LOS ANGELES, April 1, 2015 — In the most important address to the nation he has ever given, President Obama is expected to announce to Americans that he is not God almighty, the holy one, blessed be he.

The president will appear humble in delivering his brief remarks. He will be contrite and admit mistakes he has made. He will declare that he is only human and a flawed human at that.

He will respectfully ask that Chris Matthews and the rest of MSNBC stop elevating him to deity status and start treating political opponents with dignity and respect.

In further April Fool’s Day news, Secretary of State John Kerry will negotiate a tough deal with Iran that will have real enforcement mechanisms. The mullahs in Iran will decide to obey the deal because cheating is wrong. Rather than wipe Israel off the map, Iran’s leaders will not vow to take tissues and wipe away the Jewish tears caused by insensitive Islamist remarks in favor of genocide.

Hillary Clinton will voluntarily turn over any and all documents she created and received since entering public life in the 1970s. She will meet with Rep. Tre Gowdy voluntarily and tell the entire truth about her life.

Environmentalists will admit that their entire life’s work is just a scam to rake in more money at taxpayer expense in a quest for government control over our lives. Climate change activists will apologize for being control freaks and vow to leave people alone to live their lives in peace.
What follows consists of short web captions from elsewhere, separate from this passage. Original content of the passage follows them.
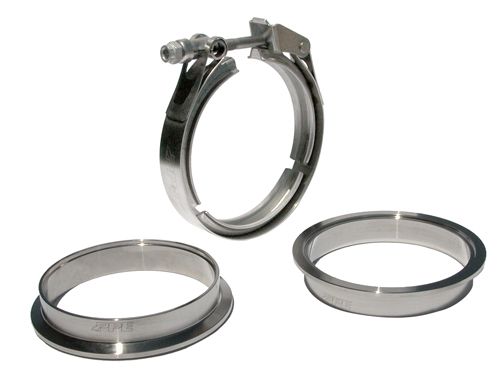 PPE 4.0 Inch V Band 3 Piece Set 1C 1M 1F QR
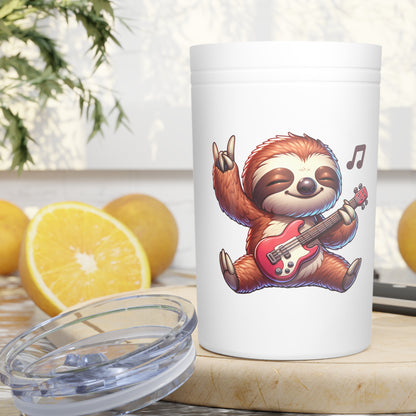 Rock 'n' Roll Sloth Vacuum Insulated Tumbler 11oz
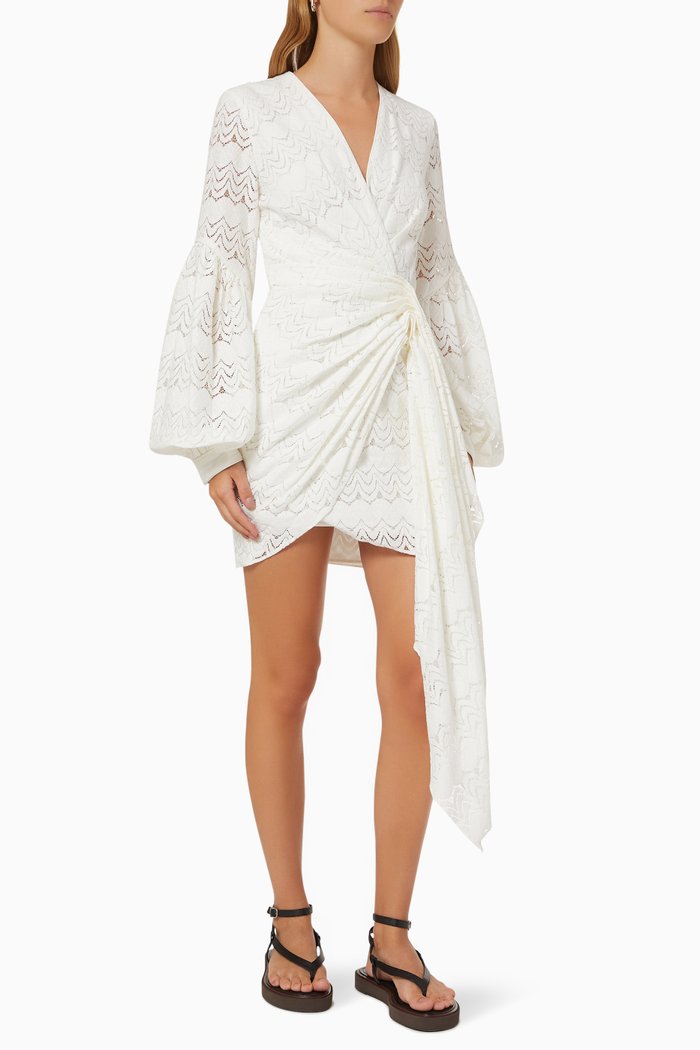 

Hanley Dress in Cotton, Neutral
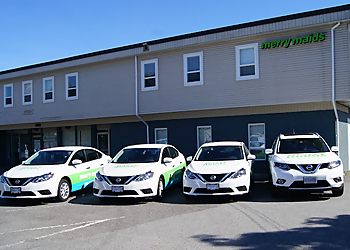 Merry Maids of Surrey - Surrey, BC House Cleaning Services - Service Vehicle Image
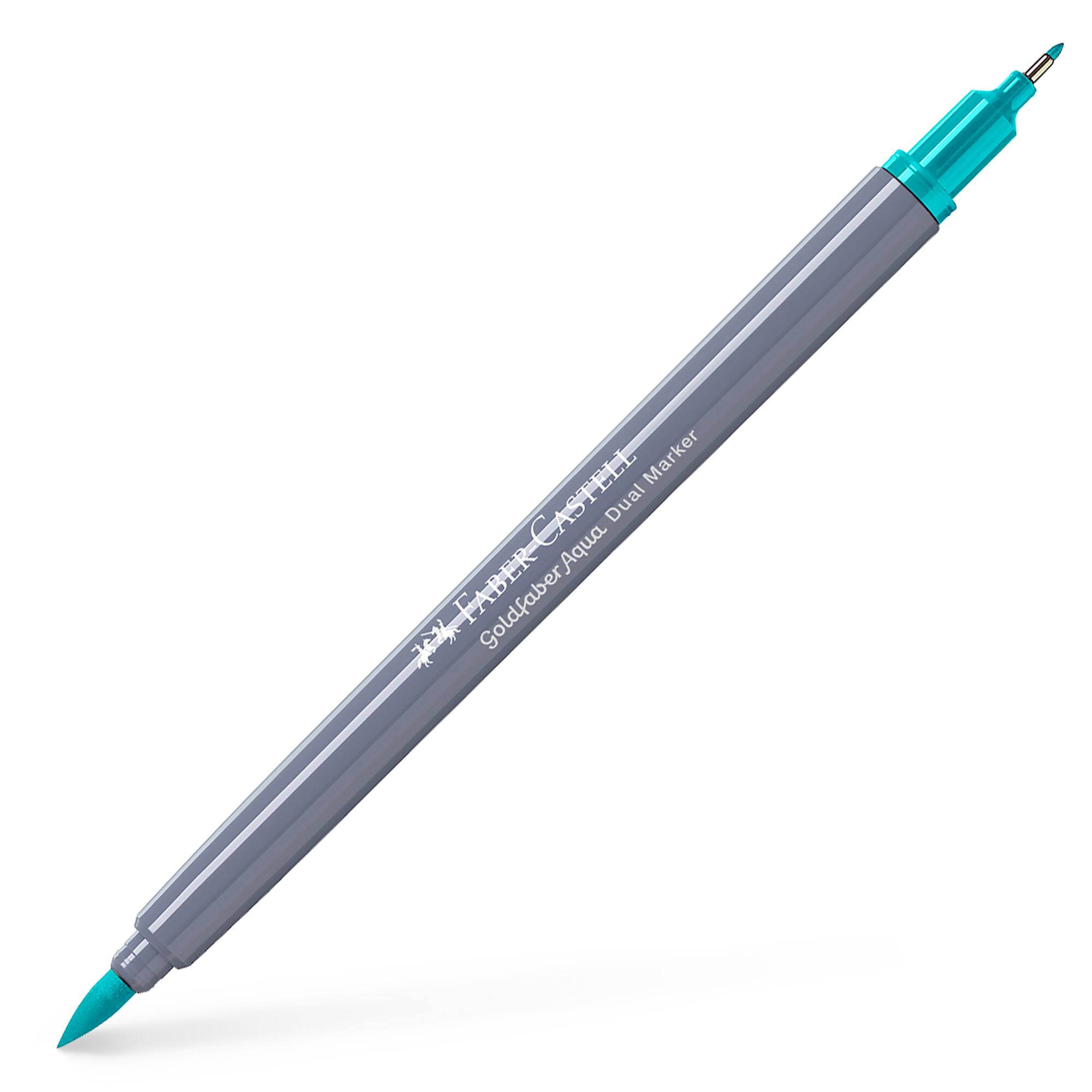 Goldfaber Woman Dual Ended Aqua Markers, 24ct.
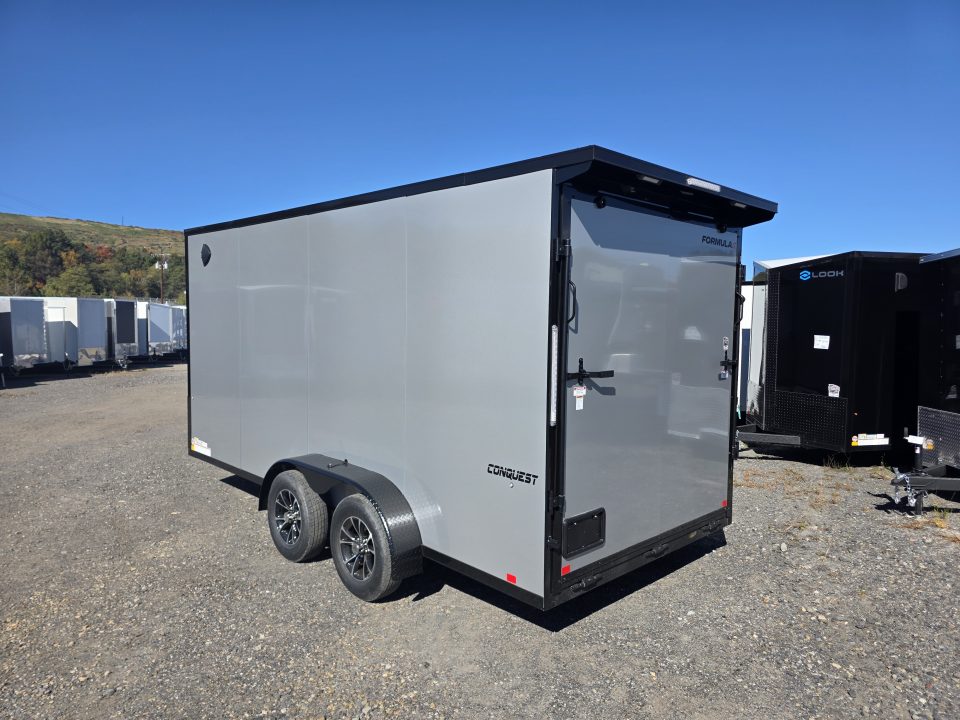 New 2027 Formula Trailers CONQUEST SE 7X16 - 7K - RAMP Cargo / Enclosed Trailer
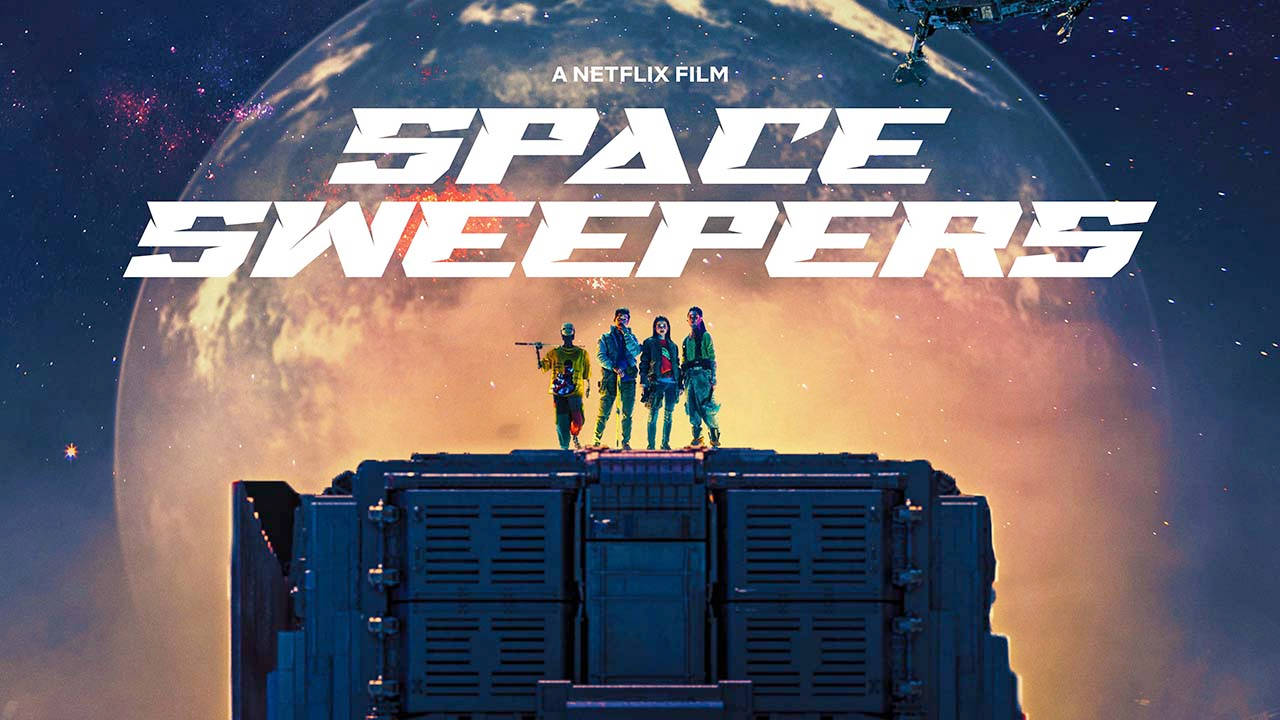 Space Sweepers, astronauts, spaceship, HD Desktop Wallpaper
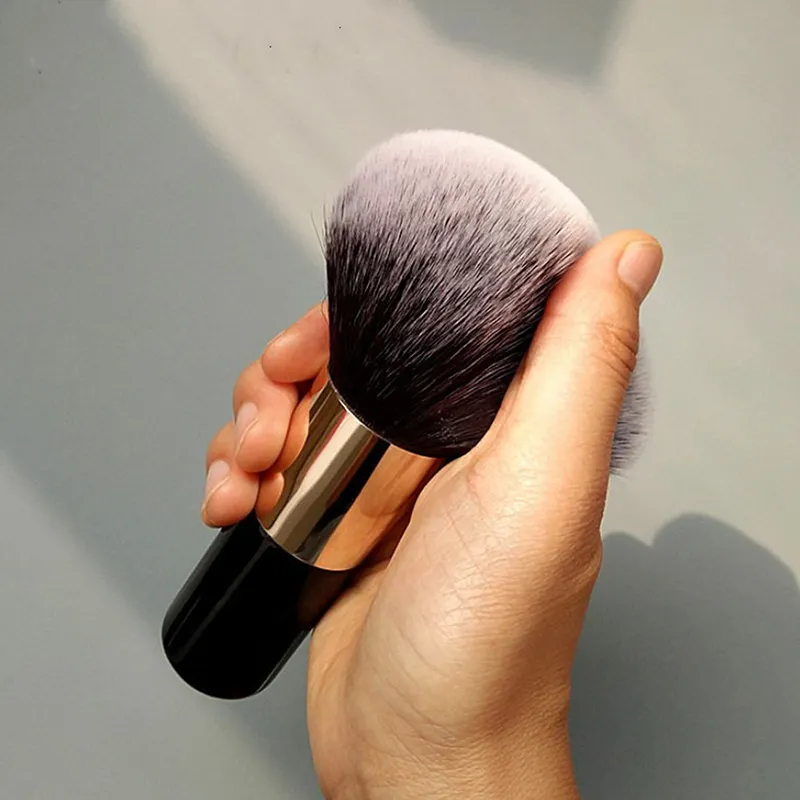 Laris 1 Buah Kuas Rias Ukuran Besar Bedak Foundation Kuas Perona Wajah Kuas Wajah Lembut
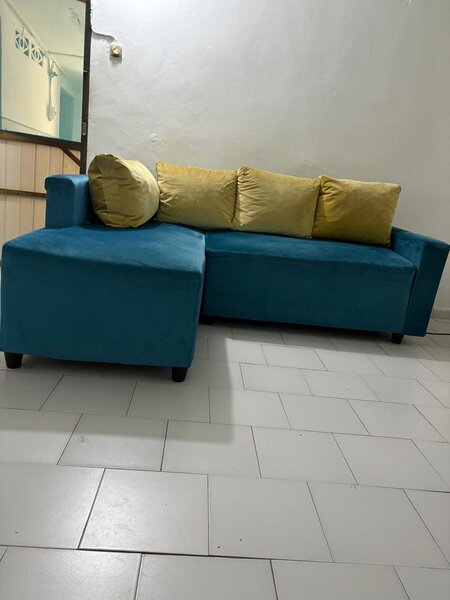 Canapé moderne en velours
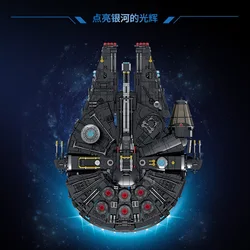 2706pcs MOC High Tech Technical RC Spaceship Building Blocks Model Bricks Assembling DIY Toys for Children Birthday Gift Set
Islamists will stop murdering Jews and Christians. Leftists will stop making excuses for the Islamists. College professors will resign their jobs en masse and pursue positions in the private sector. They will contribute positively to society from now on.

Golfers, soccer players and baseball players will admit to playing boring sports because they are not tough enough for football.

Grunge rock bands starting with Pearl Jam will admit that they knew their music sucked. They will confess to playing on the fears and desperation of young people to enrich their own pockets.

Stoners will admit that they look, sound and act like idiots after getting stoned. They will vow to quit drugs and enter adulthood.

Minorities will admit that sometimes they complain just because they know the sympathy will benefit them financially.

Vice President Joe Biden will turn over his day planner, revealing a busy schedule with real responsibilities that matter.

For those panicking over this better society, April 2 will be with us soon enough. President Obama will resume his God complex and his sycophants will give him as many amens as he desires.